October 1992: The Christmas Job
I was the average 17 year old guy. I had a junker car that I needed to
buy gas and parts for. I had a high-maintenance girlfriend to spend
money on (we broke up
about 30 seconds after graduation). I also needed an excuse to be out of
the house, around this time my parents were getting divorced and
remarried (not to each other). Since moving out wasn't a viable option, finding a way to be out of the house
from 6:00 AM-11:00 PM had to do. Keeping all of this up required some minimal
source of income.
Earlier in the year
I worked as a telemarketer but it didn't last. Once I burned
through that cash I decided to find a job at the local mall. I lived
about 3 miles from Gurnee Mills, it was briefly the largest shopping
mall in the country. Despite the size of the mall and it's proximity this was
only the second time I ever set foot in it.
I frequented the now bulldozed Lakehurst Mall. Once
Gurnee Mills opened, shops in
Lakehurst began to steadily close. Looking for a job at
Lakehurst would have been an exercise in futility so I directed my
search at Gurnee Mills.
I wandered the mall looking for "help wanted" signs, trying to avoid anything in either of the food courts.
As my search neared the end of the mall I spotted a sign calling for seasonal help at the Electronics Boutique.
I thought it was probably too good to be true, a video game store that needed help. For a 17 year-old who loves, but can't
afford, video games it's the perfect job. By luck the manager was behind the counter and the store was empty when I went to apply.
I talked and joked with him for a few minutes and was hired on the spot, guess I'm persuasive. I started working there the next day.
Sometimes life is circular. Even after moving away for a while, my first house ended up being only 1
mile away from the same mall, my current house about 5. I still go there
often. My wife teaches at the same high school I went to which sounds
creepier than it actually is. Tell someone you married a teacher from your
high school and see their reaction (of course she was not teaching there in
1992). Anyway, we decided it made sense
to live nearby her work since mine was more likely to change (and it did in
2001).
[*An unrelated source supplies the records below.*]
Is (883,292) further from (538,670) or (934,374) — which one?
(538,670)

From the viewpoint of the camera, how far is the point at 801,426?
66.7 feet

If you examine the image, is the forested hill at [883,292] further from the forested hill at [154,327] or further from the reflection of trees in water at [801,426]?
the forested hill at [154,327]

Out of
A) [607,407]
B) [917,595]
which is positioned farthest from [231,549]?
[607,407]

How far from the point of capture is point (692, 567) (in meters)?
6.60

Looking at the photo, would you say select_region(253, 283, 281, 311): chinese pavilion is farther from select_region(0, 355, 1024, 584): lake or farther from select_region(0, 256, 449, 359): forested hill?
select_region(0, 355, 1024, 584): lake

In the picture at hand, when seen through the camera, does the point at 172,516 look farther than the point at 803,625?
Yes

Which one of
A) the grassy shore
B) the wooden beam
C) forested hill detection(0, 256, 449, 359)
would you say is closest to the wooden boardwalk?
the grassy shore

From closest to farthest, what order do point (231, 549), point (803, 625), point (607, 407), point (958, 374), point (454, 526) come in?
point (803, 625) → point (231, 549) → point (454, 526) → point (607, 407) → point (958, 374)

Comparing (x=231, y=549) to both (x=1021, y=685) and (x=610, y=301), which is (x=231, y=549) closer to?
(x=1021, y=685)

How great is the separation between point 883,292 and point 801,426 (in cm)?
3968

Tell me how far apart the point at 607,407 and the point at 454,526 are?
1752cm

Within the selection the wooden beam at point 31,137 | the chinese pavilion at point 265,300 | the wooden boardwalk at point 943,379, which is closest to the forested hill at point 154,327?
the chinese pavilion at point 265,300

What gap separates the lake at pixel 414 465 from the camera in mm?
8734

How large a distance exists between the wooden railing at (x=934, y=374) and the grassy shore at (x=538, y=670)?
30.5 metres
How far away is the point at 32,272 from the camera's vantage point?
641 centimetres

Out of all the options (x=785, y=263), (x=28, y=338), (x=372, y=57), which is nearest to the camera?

I'm sure when
I was 17 I swore I'd leave town and never come back. I'd love to see the
look on my pimply face when I heard that I'd still be in town 13 years later and be happy about it.
The manager of this location was not your average retail manager.
He spent the previous 30 years working at the home office for a major Chicago-based retailer.
I guess they have some kind of building named after them in the Loop.
He was let go in a round of massive layoffs but wasn't ready to stop working.
So he went back to a field he left roughly 31 years ago, sales.
Elbo hired him on as a store manager right away given that he was 100x more mature and qualified than the usual applicant.
I know how much retail managers make so I don't think he was doing it for the money.
His personality was the type where he couldn't just quietly go into retirement.
After 30 years in the corporate world he didn't want to go back to an office
though.
Born and raised in the Bronx, he still carried the attitude with him.
He is easily one of the most interesting people I've known.
In 1992 Electronics Boutique was a buffet platter of software and video games. They stocked productivity software
like Microsoft Office, WordPerfect, and their Novell equivalents. They also carried quite a few screen savers and general
low-end publishing software. There was a small Macintosh section with a scattering of games and some applications.
They stocked a selection of computer hardware. Sound cards, modems, keyboards, mice, joysticks, and eventually drives.
Accessories like floppy disks, mouse pads, batteries, disk boxes, and even printer paper were steady sellers.
Over the years Elbo would wisely transform into a gaming store, eventually
re-branding as EBGames.
Customers looking for productivity software increasingly turned to office stores or the internet for their needs.
The Windows 95 Upgrade was the last application I can recall us regularly stocking. We kept that around because it was a
requirement for most games made in 1996 and beyond.
On the gaming side we carried Sega Genesis, Super Nintendo, Game Boy, and TurboGrafx-16. There was a small NES section
but it was dwindling. We also carried a lot of handheld games, I was always surprised at how well they sold. We had a
range of game accessories like controllers and storage cases.